• Task statement
Change "Friday morning" to "early Friday" in the tornado article's passage from "JACKSON — Charlotte" to "a day earlier.", and give the revised passage.

• Extracted text
━━━━━━

Storm victims thankful to be alive after tornado

By Holbrook Mohr/The Associated Press

JACKSON — Charlotte Conner woke up Friday morning feeling like she’d been “run over by an elephant,” but she thanked God for it, glad to be alive after a tornado demolished the building she was in a day earlier.

Conner, 47, and her 69-year-old mother were among those injured by a twister that tore through at least two counties Thursday in eastern Mississippi, killing one and injuring at least nine.

The tornado killed 28-year-old Carlos Madrigal of Blue Mountain when it ripped apart a business north of DeKalb in Kemper County, Coroner Terry Bostick said.

The National Weather Service said Friday that that tornado was at least an EF3, a category with winds of 136 to 156 mph, though the agency is still studying damage patterns and its findings are preliminary.

The Mississippi Emergency Management Agency said Thursday’s storms caused damage in at least seven Mississippi counties, but some was relatively minor, including downed trees and damaged roofs.

MEMA said in a news release Friday that at least 128 homes were damaged in Kemper and Noxubee counties, with half of these destroyed having major damage. Twelve businesses were damaged or destroyed.

“We’re through with all the search and rescue. Everybody’s accounted for. Now we have to do the damage assessments and people will begin the cleanup process,” Rent said.

April is the most active month for tornadoes in Mississippi, Rent said.

Conner and her mother were in a small, concrete block apartment on her family’s property in Shuqualak in Noxubee County when the twister mowed it to the ground.

“The roof lifted off and the walls came down on top of us. I was pinned down, but I reached over and grabbed Momma’s hand. It was trying to suck her out of the front of the house,” Conner recalled Friday in a telephone interview.

The building, an old country store converted to an apartment, was reduced to a heap of broken concrete blocks and boards.

“I feel like I’ve been run over by an elephant and a train, but we’re alive,” Conner said. “It was just the hand of God that kept us safe.”

━━━━━━

• Information shown
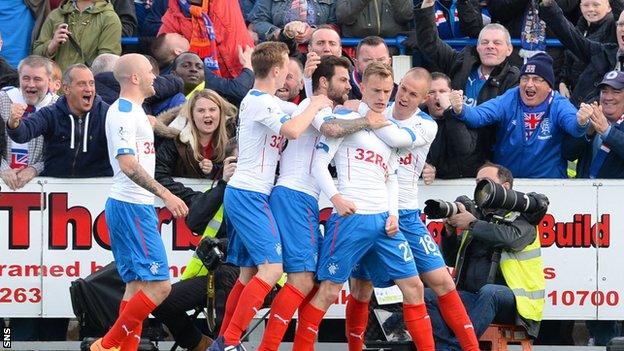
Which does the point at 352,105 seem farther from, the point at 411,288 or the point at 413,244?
the point at 411,288

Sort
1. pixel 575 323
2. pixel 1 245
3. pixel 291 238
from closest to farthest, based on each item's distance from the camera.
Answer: pixel 291 238 < pixel 1 245 < pixel 575 323

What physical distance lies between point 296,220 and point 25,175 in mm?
2530

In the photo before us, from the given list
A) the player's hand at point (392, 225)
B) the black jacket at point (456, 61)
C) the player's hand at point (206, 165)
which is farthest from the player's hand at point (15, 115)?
the black jacket at point (456, 61)

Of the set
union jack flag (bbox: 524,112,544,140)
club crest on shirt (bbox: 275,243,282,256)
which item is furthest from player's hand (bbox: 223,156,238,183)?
union jack flag (bbox: 524,112,544,140)

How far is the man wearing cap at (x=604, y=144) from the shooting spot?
39.4 feet

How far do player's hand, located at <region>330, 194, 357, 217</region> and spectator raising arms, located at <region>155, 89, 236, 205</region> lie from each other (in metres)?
1.69

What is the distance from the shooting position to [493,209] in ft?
36.0

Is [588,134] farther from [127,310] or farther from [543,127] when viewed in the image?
[127,310]

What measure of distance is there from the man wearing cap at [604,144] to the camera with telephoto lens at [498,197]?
1.28 meters

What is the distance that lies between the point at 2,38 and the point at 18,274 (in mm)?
3545

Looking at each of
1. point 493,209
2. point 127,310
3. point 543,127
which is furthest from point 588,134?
point 127,310

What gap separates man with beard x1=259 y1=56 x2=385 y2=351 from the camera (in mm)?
10500

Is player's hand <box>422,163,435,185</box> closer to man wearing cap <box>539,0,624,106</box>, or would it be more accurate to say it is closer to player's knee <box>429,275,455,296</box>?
player's knee <box>429,275,455,296</box>

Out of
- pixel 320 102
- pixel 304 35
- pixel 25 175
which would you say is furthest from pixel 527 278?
pixel 25 175
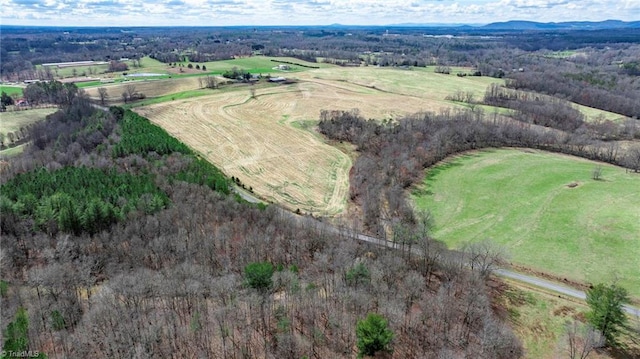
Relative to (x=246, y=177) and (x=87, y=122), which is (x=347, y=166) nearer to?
(x=246, y=177)

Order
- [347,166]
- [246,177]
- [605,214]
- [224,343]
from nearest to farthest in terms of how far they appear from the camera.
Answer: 1. [224,343]
2. [605,214]
3. [246,177]
4. [347,166]

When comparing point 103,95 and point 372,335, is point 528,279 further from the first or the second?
point 103,95

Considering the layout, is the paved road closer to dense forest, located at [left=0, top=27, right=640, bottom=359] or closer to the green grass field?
dense forest, located at [left=0, top=27, right=640, bottom=359]

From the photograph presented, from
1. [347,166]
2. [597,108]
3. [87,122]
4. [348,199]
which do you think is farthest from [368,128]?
[597,108]

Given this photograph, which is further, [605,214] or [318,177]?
[318,177]

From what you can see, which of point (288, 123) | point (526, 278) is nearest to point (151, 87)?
point (288, 123)

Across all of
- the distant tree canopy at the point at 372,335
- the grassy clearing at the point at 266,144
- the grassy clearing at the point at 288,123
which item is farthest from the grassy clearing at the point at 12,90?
the distant tree canopy at the point at 372,335

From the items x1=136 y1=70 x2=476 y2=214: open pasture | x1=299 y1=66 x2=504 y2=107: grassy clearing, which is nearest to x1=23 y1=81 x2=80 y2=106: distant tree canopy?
x1=136 y1=70 x2=476 y2=214: open pasture
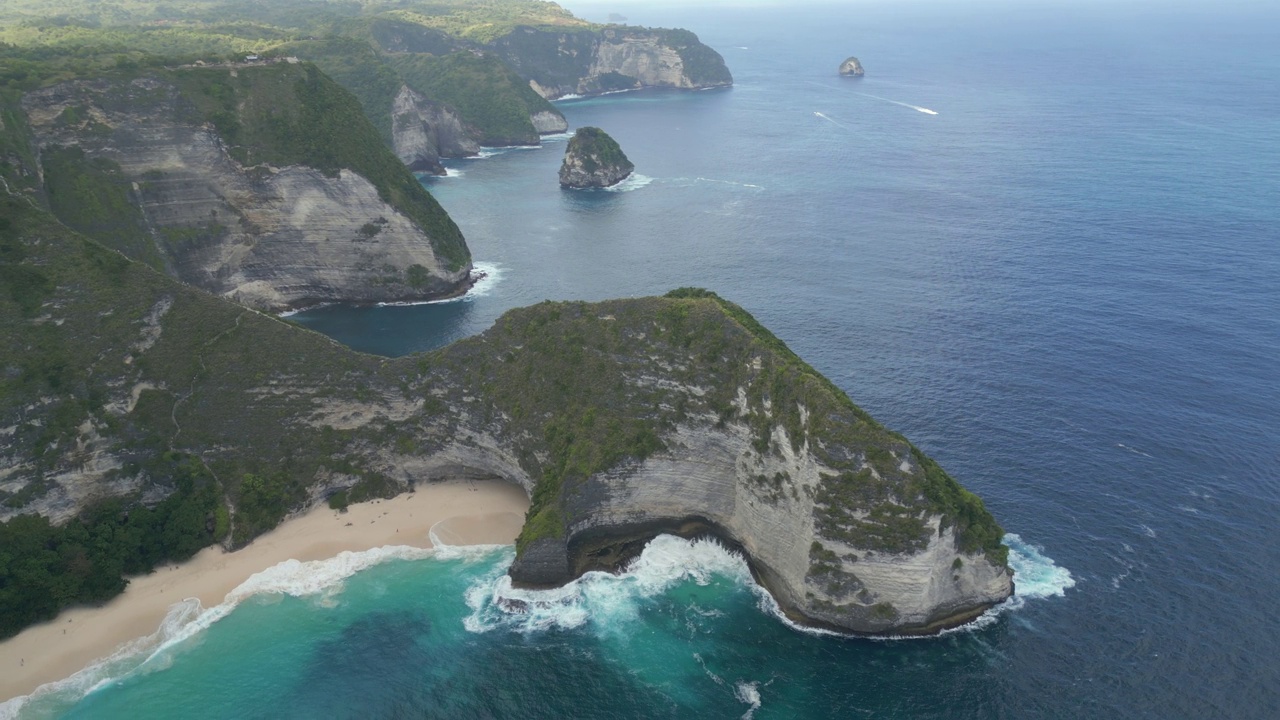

━━━━━━

• Solution to the exercise
JACKSON — Charlotte Conner woke up early Friday feeling like she’d been “run over by an elephant,” but she thanked God for it, glad to be alive after a tornado demolished the building she was in a day earlier.